2013 yılında TTK Kozlu Müessese Müdürlüğü’ne ait maden ocağında yaşanan faciada, taşeron firma Star İnşaat A.Ş.’nin 8 işçisi hayatını kaybetti, 8 işçi ise yaralandı. Bu olayın ardından TTK Kozlu Müessese Müdürü Kazım Eroğlu, Müdür Yardımcısı Nurettin Yılmaz, Star İnşaat Genel Müdürü Şafak Sırrı Demirel ve diğer sorumlular hakkında ‘Bilinçli taksirle ölüme sebebiyet vermek’ suçlamasıyla dava açıldı. Ancak dava sürecinde iddiaya dahil olan üst düzey yöneticiler ayrı bir iddianame ile yargılandı. Ana dava sonucunda, Star İnşaat yöneticilerine hapis cezaları verilirken, TTK yetkililerine de ceza kesildi. Ancak bazı üst düzey yöneticiler beraat etti.

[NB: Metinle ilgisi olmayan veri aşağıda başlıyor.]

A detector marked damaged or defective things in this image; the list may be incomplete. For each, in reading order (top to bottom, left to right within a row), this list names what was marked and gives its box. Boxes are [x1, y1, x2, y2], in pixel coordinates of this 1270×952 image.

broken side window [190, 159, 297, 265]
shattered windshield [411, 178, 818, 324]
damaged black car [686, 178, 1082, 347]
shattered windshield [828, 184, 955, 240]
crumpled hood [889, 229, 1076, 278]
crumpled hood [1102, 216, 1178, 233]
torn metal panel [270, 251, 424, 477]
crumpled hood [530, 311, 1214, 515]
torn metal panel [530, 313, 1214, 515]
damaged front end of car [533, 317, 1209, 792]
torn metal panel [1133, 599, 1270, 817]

Yargıtay’ın kararı bozması üzerine iki dava birleştirildi ve iddianame genişletildi. Yeni iddianamede yöneticilere ‘Bilinçli taksirle ölüme sebebiyet verme’ suçundan 22,5 yıl hapis cezası istendi. Duruşma sırasında savcı, şirket yetkilisi Şafak Sırrı Demirel ve diğer sorumluların cezalandırılmasını, TTK yöneticilerinin ise beraatini talep etti. Ancak madenci ailelerinin avukatları, TTK yöneticilerinin sorumluluğunu vurgulayarak, adaletin yerini bulmasını istediler. Şafak Sırrı Demirel’in avukatı ise, müvekkilinin suçlu bulunması durumunda TTK’nin de sorumluluğunun göz önünde bulundurulması gerektiğini savundu.
Duruşma sırasında önceki savcının değişmesi ve süre talebi üzerine mahkeme, duruşmayı erteledi. Madenci aileleri ve taraf avukatları, kararın bir an önce verilmesini talep ettiler. Bu süreçte TTK yöneticileri ve şirket yetkililerinin sorumluluğu üzerine yapılan tartışmalar devam etti. Yeni savcı da süre talep ederek, dosyanın detaylı bir şekilde incelenmesi gerektiğini ifade etti. Mahkeme heyeti, savcının süre talebini kabul ederek, duruşmayı ileri bir tarihe erteledi. Kararın beklenmeye devam ettiği dava, tüm taraflar için önemli bir hukuk mücadelesine dönüştü.